The articles in the special issue cover a wide range of topics related to MO, including both mathematical and evolutionary optimization approaches, preference elicitation techniques, approaches for solving expensive optimization problems, and approaches drawing from game theory. A strong engineering aspect is also present since many of the papers are dealing with a concrete real-world case study, which emphasizes a clear need for MO approaches in engineering sciences. It is also great to see that in many of the papers, the decision making aspect was present since the authors were not just happy to only produce Pareto optimal solutions but did also consider the decision making aspect of identifying practically relevant solutions. To summarize, MO has become an essential tool in many fields not least in engineering sciences, and it will continue to provide a platform to rely on in the future.

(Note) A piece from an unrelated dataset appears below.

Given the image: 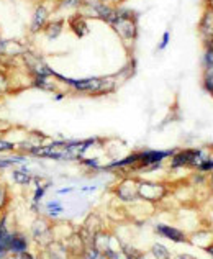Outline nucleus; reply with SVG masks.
I'll return each mask as SVG.
<instances>
[{"mask_svg":"<svg viewBox=\"0 0 213 259\" xmlns=\"http://www.w3.org/2000/svg\"><path fill=\"white\" fill-rule=\"evenodd\" d=\"M211 154L213 151L210 148H177L167 161V171L176 172L182 171V169L197 171Z\"/></svg>","mask_w":213,"mask_h":259,"instance_id":"f257e3e1","label":"nucleus"},{"mask_svg":"<svg viewBox=\"0 0 213 259\" xmlns=\"http://www.w3.org/2000/svg\"><path fill=\"white\" fill-rule=\"evenodd\" d=\"M54 77L61 82L67 84L69 87H72L75 92L80 94H107L112 92L115 89V82L113 79L110 77H86V79H71L66 76H61V74L54 72Z\"/></svg>","mask_w":213,"mask_h":259,"instance_id":"f03ea898","label":"nucleus"},{"mask_svg":"<svg viewBox=\"0 0 213 259\" xmlns=\"http://www.w3.org/2000/svg\"><path fill=\"white\" fill-rule=\"evenodd\" d=\"M171 194V186L164 181H154L148 177H138L140 200L148 205H157L164 202Z\"/></svg>","mask_w":213,"mask_h":259,"instance_id":"7ed1b4c3","label":"nucleus"},{"mask_svg":"<svg viewBox=\"0 0 213 259\" xmlns=\"http://www.w3.org/2000/svg\"><path fill=\"white\" fill-rule=\"evenodd\" d=\"M112 194L115 200L121 203V205H136L140 203V195H138V177L135 176H125L120 177L118 182L112 187Z\"/></svg>","mask_w":213,"mask_h":259,"instance_id":"20e7f679","label":"nucleus"},{"mask_svg":"<svg viewBox=\"0 0 213 259\" xmlns=\"http://www.w3.org/2000/svg\"><path fill=\"white\" fill-rule=\"evenodd\" d=\"M28 235L31 238V243L35 246L39 248H45L48 244H51L53 241H56V227L51 223V220H48L46 217L39 215L33 220L31 227L28 230Z\"/></svg>","mask_w":213,"mask_h":259,"instance_id":"39448f33","label":"nucleus"},{"mask_svg":"<svg viewBox=\"0 0 213 259\" xmlns=\"http://www.w3.org/2000/svg\"><path fill=\"white\" fill-rule=\"evenodd\" d=\"M53 187V181L46 179L43 176H36L35 182H33V192H31V202H30V210L36 217L43 213V203H45V197L48 194V190Z\"/></svg>","mask_w":213,"mask_h":259,"instance_id":"423d86ee","label":"nucleus"},{"mask_svg":"<svg viewBox=\"0 0 213 259\" xmlns=\"http://www.w3.org/2000/svg\"><path fill=\"white\" fill-rule=\"evenodd\" d=\"M153 231L156 236L162 238V240H167L174 244H187L189 243V235L185 233L182 228L174 227V225H171V223L157 222L153 225Z\"/></svg>","mask_w":213,"mask_h":259,"instance_id":"0eeeda50","label":"nucleus"},{"mask_svg":"<svg viewBox=\"0 0 213 259\" xmlns=\"http://www.w3.org/2000/svg\"><path fill=\"white\" fill-rule=\"evenodd\" d=\"M38 259H71L72 254L67 244L63 240H56L45 248H39L36 251Z\"/></svg>","mask_w":213,"mask_h":259,"instance_id":"6e6552de","label":"nucleus"},{"mask_svg":"<svg viewBox=\"0 0 213 259\" xmlns=\"http://www.w3.org/2000/svg\"><path fill=\"white\" fill-rule=\"evenodd\" d=\"M31 238L26 231L20 228L12 230L10 236V254H23L31 251Z\"/></svg>","mask_w":213,"mask_h":259,"instance_id":"1a4fd4ad","label":"nucleus"},{"mask_svg":"<svg viewBox=\"0 0 213 259\" xmlns=\"http://www.w3.org/2000/svg\"><path fill=\"white\" fill-rule=\"evenodd\" d=\"M36 176L38 174L33 172V169H30L28 166H17L10 169V181L18 187H31Z\"/></svg>","mask_w":213,"mask_h":259,"instance_id":"9d476101","label":"nucleus"},{"mask_svg":"<svg viewBox=\"0 0 213 259\" xmlns=\"http://www.w3.org/2000/svg\"><path fill=\"white\" fill-rule=\"evenodd\" d=\"M64 205H63V202H61L59 199H51V200H48L43 203V217H46L48 220H59L61 217L64 215Z\"/></svg>","mask_w":213,"mask_h":259,"instance_id":"9b49d317","label":"nucleus"},{"mask_svg":"<svg viewBox=\"0 0 213 259\" xmlns=\"http://www.w3.org/2000/svg\"><path fill=\"white\" fill-rule=\"evenodd\" d=\"M118 31L121 38H135L136 36V25L132 18H116V22L112 25Z\"/></svg>","mask_w":213,"mask_h":259,"instance_id":"f8f14e48","label":"nucleus"},{"mask_svg":"<svg viewBox=\"0 0 213 259\" xmlns=\"http://www.w3.org/2000/svg\"><path fill=\"white\" fill-rule=\"evenodd\" d=\"M148 253L151 254L153 259H173L174 253L167 244H164L162 241H154L153 244L149 246Z\"/></svg>","mask_w":213,"mask_h":259,"instance_id":"ddd939ff","label":"nucleus"},{"mask_svg":"<svg viewBox=\"0 0 213 259\" xmlns=\"http://www.w3.org/2000/svg\"><path fill=\"white\" fill-rule=\"evenodd\" d=\"M12 203V190L10 186L7 184L2 177H0V215L9 212Z\"/></svg>","mask_w":213,"mask_h":259,"instance_id":"4468645a","label":"nucleus"},{"mask_svg":"<svg viewBox=\"0 0 213 259\" xmlns=\"http://www.w3.org/2000/svg\"><path fill=\"white\" fill-rule=\"evenodd\" d=\"M140 251L136 246H133V244H130L126 241L121 243V248L118 251H115V253L110 256L108 259H136V256L140 254Z\"/></svg>","mask_w":213,"mask_h":259,"instance_id":"2eb2a0df","label":"nucleus"},{"mask_svg":"<svg viewBox=\"0 0 213 259\" xmlns=\"http://www.w3.org/2000/svg\"><path fill=\"white\" fill-rule=\"evenodd\" d=\"M77 164L87 169V171H92V172L104 171V162H102L100 158H97V156H86V158H82Z\"/></svg>","mask_w":213,"mask_h":259,"instance_id":"dca6fc26","label":"nucleus"},{"mask_svg":"<svg viewBox=\"0 0 213 259\" xmlns=\"http://www.w3.org/2000/svg\"><path fill=\"white\" fill-rule=\"evenodd\" d=\"M46 18H48V10H46V7L39 5L38 9H36V12H35V15H33L31 31H38V30L43 28L45 23H46Z\"/></svg>","mask_w":213,"mask_h":259,"instance_id":"f3484780","label":"nucleus"},{"mask_svg":"<svg viewBox=\"0 0 213 259\" xmlns=\"http://www.w3.org/2000/svg\"><path fill=\"white\" fill-rule=\"evenodd\" d=\"M31 84L35 85L36 89H41V91H48V92H54L56 91V84L53 82L51 77H31Z\"/></svg>","mask_w":213,"mask_h":259,"instance_id":"a211bd4d","label":"nucleus"},{"mask_svg":"<svg viewBox=\"0 0 213 259\" xmlns=\"http://www.w3.org/2000/svg\"><path fill=\"white\" fill-rule=\"evenodd\" d=\"M18 151V145L10 140H7L5 136L0 135V154H12Z\"/></svg>","mask_w":213,"mask_h":259,"instance_id":"6ab92c4d","label":"nucleus"},{"mask_svg":"<svg viewBox=\"0 0 213 259\" xmlns=\"http://www.w3.org/2000/svg\"><path fill=\"white\" fill-rule=\"evenodd\" d=\"M71 26H72V30L75 31V35H77L79 38L86 36V35H87V31H89V28H87L86 22H84V20H82L80 17H77V18H72Z\"/></svg>","mask_w":213,"mask_h":259,"instance_id":"aec40b11","label":"nucleus"},{"mask_svg":"<svg viewBox=\"0 0 213 259\" xmlns=\"http://www.w3.org/2000/svg\"><path fill=\"white\" fill-rule=\"evenodd\" d=\"M61 31H63V23L61 22H54L46 26V35L50 39H56L61 35Z\"/></svg>","mask_w":213,"mask_h":259,"instance_id":"412c9836","label":"nucleus"},{"mask_svg":"<svg viewBox=\"0 0 213 259\" xmlns=\"http://www.w3.org/2000/svg\"><path fill=\"white\" fill-rule=\"evenodd\" d=\"M10 92V77L5 71L0 69V97Z\"/></svg>","mask_w":213,"mask_h":259,"instance_id":"4be33fe9","label":"nucleus"},{"mask_svg":"<svg viewBox=\"0 0 213 259\" xmlns=\"http://www.w3.org/2000/svg\"><path fill=\"white\" fill-rule=\"evenodd\" d=\"M82 256H84V259H107L104 254L100 253V251L95 249L92 244H91V246H87L84 251H82Z\"/></svg>","mask_w":213,"mask_h":259,"instance_id":"5701e85b","label":"nucleus"},{"mask_svg":"<svg viewBox=\"0 0 213 259\" xmlns=\"http://www.w3.org/2000/svg\"><path fill=\"white\" fill-rule=\"evenodd\" d=\"M195 172H200V174H205V176H208L210 172H213V154L210 156V158L203 162V164L197 169Z\"/></svg>","mask_w":213,"mask_h":259,"instance_id":"b1692460","label":"nucleus"},{"mask_svg":"<svg viewBox=\"0 0 213 259\" xmlns=\"http://www.w3.org/2000/svg\"><path fill=\"white\" fill-rule=\"evenodd\" d=\"M203 87L210 95H213V69L205 72V77H203Z\"/></svg>","mask_w":213,"mask_h":259,"instance_id":"393cba45","label":"nucleus"},{"mask_svg":"<svg viewBox=\"0 0 213 259\" xmlns=\"http://www.w3.org/2000/svg\"><path fill=\"white\" fill-rule=\"evenodd\" d=\"M203 67L207 71L213 69V50H208V48H207V51H205V54H203Z\"/></svg>","mask_w":213,"mask_h":259,"instance_id":"a878e982","label":"nucleus"},{"mask_svg":"<svg viewBox=\"0 0 213 259\" xmlns=\"http://www.w3.org/2000/svg\"><path fill=\"white\" fill-rule=\"evenodd\" d=\"M5 259H38L36 253L33 251H28V253H23V254H9Z\"/></svg>","mask_w":213,"mask_h":259,"instance_id":"bb28decb","label":"nucleus"},{"mask_svg":"<svg viewBox=\"0 0 213 259\" xmlns=\"http://www.w3.org/2000/svg\"><path fill=\"white\" fill-rule=\"evenodd\" d=\"M169 38H171L169 31H166V33H164V35H162V41L159 43V46H157V50H159V51L166 50V46L169 45Z\"/></svg>","mask_w":213,"mask_h":259,"instance_id":"cd10ccee","label":"nucleus"},{"mask_svg":"<svg viewBox=\"0 0 213 259\" xmlns=\"http://www.w3.org/2000/svg\"><path fill=\"white\" fill-rule=\"evenodd\" d=\"M74 190H75L74 186H71V187H61V189H56V194L58 195H66V194H72Z\"/></svg>","mask_w":213,"mask_h":259,"instance_id":"c85d7f7f","label":"nucleus"},{"mask_svg":"<svg viewBox=\"0 0 213 259\" xmlns=\"http://www.w3.org/2000/svg\"><path fill=\"white\" fill-rule=\"evenodd\" d=\"M173 259H198V257L194 256V254H190V253H176L173 256Z\"/></svg>","mask_w":213,"mask_h":259,"instance_id":"c756f323","label":"nucleus"},{"mask_svg":"<svg viewBox=\"0 0 213 259\" xmlns=\"http://www.w3.org/2000/svg\"><path fill=\"white\" fill-rule=\"evenodd\" d=\"M203 251L210 256V259H213V241L208 244V246H205V248H203Z\"/></svg>","mask_w":213,"mask_h":259,"instance_id":"7c9ffc66","label":"nucleus"},{"mask_svg":"<svg viewBox=\"0 0 213 259\" xmlns=\"http://www.w3.org/2000/svg\"><path fill=\"white\" fill-rule=\"evenodd\" d=\"M136 259H153V257H151V254L148 253V251H140V254L136 256Z\"/></svg>","mask_w":213,"mask_h":259,"instance_id":"2f4dec72","label":"nucleus"},{"mask_svg":"<svg viewBox=\"0 0 213 259\" xmlns=\"http://www.w3.org/2000/svg\"><path fill=\"white\" fill-rule=\"evenodd\" d=\"M97 189H99L97 186H86V187H82L80 190H82V192H95Z\"/></svg>","mask_w":213,"mask_h":259,"instance_id":"473e14b6","label":"nucleus"},{"mask_svg":"<svg viewBox=\"0 0 213 259\" xmlns=\"http://www.w3.org/2000/svg\"><path fill=\"white\" fill-rule=\"evenodd\" d=\"M207 186L213 189V172H210V174L207 176Z\"/></svg>","mask_w":213,"mask_h":259,"instance_id":"72a5a7b5","label":"nucleus"},{"mask_svg":"<svg viewBox=\"0 0 213 259\" xmlns=\"http://www.w3.org/2000/svg\"><path fill=\"white\" fill-rule=\"evenodd\" d=\"M64 99V94H56L54 95V100H63Z\"/></svg>","mask_w":213,"mask_h":259,"instance_id":"f704fd0d","label":"nucleus"},{"mask_svg":"<svg viewBox=\"0 0 213 259\" xmlns=\"http://www.w3.org/2000/svg\"><path fill=\"white\" fill-rule=\"evenodd\" d=\"M71 259H84V256H82V254H74Z\"/></svg>","mask_w":213,"mask_h":259,"instance_id":"c9c22d12","label":"nucleus"},{"mask_svg":"<svg viewBox=\"0 0 213 259\" xmlns=\"http://www.w3.org/2000/svg\"><path fill=\"white\" fill-rule=\"evenodd\" d=\"M0 64H5V63H4V56H2V54H0Z\"/></svg>","mask_w":213,"mask_h":259,"instance_id":"e433bc0d","label":"nucleus"}]
</instances>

This special issue was motivated by the MCDM2019 conference held in Istanbul, Turkey, which belongs to the trademark bi-annual conference series of the International Society on Multiple Criteria Decision Making. We highly appreciate the support from the conference organizers. Altogether, 27 manuscripts were submitted for the special issue of which 8 were finally accepted. This gives an acceptance rate of about 30%. We would like to thank all the reviewers that were spending their precious time and provided high-quality reviews helping us to identify the manuscripts that were accepted for this special issue.